# [Provided text]

Philip Ewing, security editor for National Public Radio (NPR) in Washington, has been following the Cohen situation as it unfolds. He notes there are three main elements. First, what documents should be turned over to federal agents and secondly, what roll, if any, did Cohen play in the Russia collusion matter and thirdly, did Cohen break any laws in his representation of major global corporations by promising access to the Trump Administration?
Ewing tries to break the events down to understandable terms for the average person. He shares with us his insights and expertise.
In early April 2018, the FBI executed a court-ordered search warrant on Cohen’s office, his home, and his hotel. Multiple records and electronic devices were seized. Federal Judge Kimba Wood has appointed a former judge to do a preliminary examination of these documents to determine which ones should be turned over to federal prosecutors and which should be sealed under the theory of “attorney-client” privilege.
These documents could be potential evidence against Michael Cohen is an array of possible federal criminal charges and could possibly link the President and others to nefarious activities.
Cohen also has been linked to various significant foreign notables who might be involved in potential collusion regarding the election. He either has been seen meeting with them or records indicate he has received substantial amounts of money from them, says Ewing.
Finally, Michael Avenatti, the attorney for Stormy Daniels (a woman who claims to have had an affair with Donald Trump), is trying to break a non-disclosure agreement so that his client can speak openly of her relationship with the President. He also has sued Michael Cohen and President Trump for defamation for alleged “untruths” that they have said against his client.
Recently, Avenatti has released a report indicating that Cohen has received large sums of money from various global corporations and a Russian oligarch for some type of access to the President or influence over him. These money transfers might open Cohen and others to additional criminal liabilities.
Meanwhile, the “Washington Post” reports that President Trump is fixated on the raid on Cohen’s properties and speaks negatively of it some 20 times a day. No one, currently knows, why the President is so concerned. Ewing discusses some possibilities with the Spectrum podcast.
He also describes the chasm between the painstakingly methodical approach of Special Counsel Robert Mueller and the political/public relations frenzy being stirred up by President Trump and his attorney Rudy Giuliani. Ewing says some people will always believe Mueller’s investigation is a “witch hunt” regardless of facts proven in a court of law.
Ewing is a veteran Washington reporter covering primarily security and military issues throughout his career. He is a graduate of the Scripps College of Communication at Ohio University and the E. W. Scripps School of Journalism.

# [Record set]

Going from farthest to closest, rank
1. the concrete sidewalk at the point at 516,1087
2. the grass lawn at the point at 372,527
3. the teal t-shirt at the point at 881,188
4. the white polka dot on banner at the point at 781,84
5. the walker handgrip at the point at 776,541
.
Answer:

# [What you are asked to do]
Reproduce the passage on the Cohen case starting at "Ewing tries to" and ending at "to nefarious activities.", substituting "initial review" for every occurrence of "preliminary examination".

# [Result below]
Ewing tries to break the events down to understandable terms for the average person. He shares with us his insights and expertise.
In early April 2018, the FBI executed a court-ordered search warrant on Cohen’s office, his home, and his hotel. Multiple records and electronic devices were seized. Federal Judge Kimba Wood has appointed a former judge to do a initial review of these documents to determine which ones should be turned over to federal prosecutors and which should be sealed under the theory of “attorney-client” privilege.
These documents could be potential evidence against Michael Cohen is an array of possible federal criminal charges and could possibly link the President and others to nefarious activities.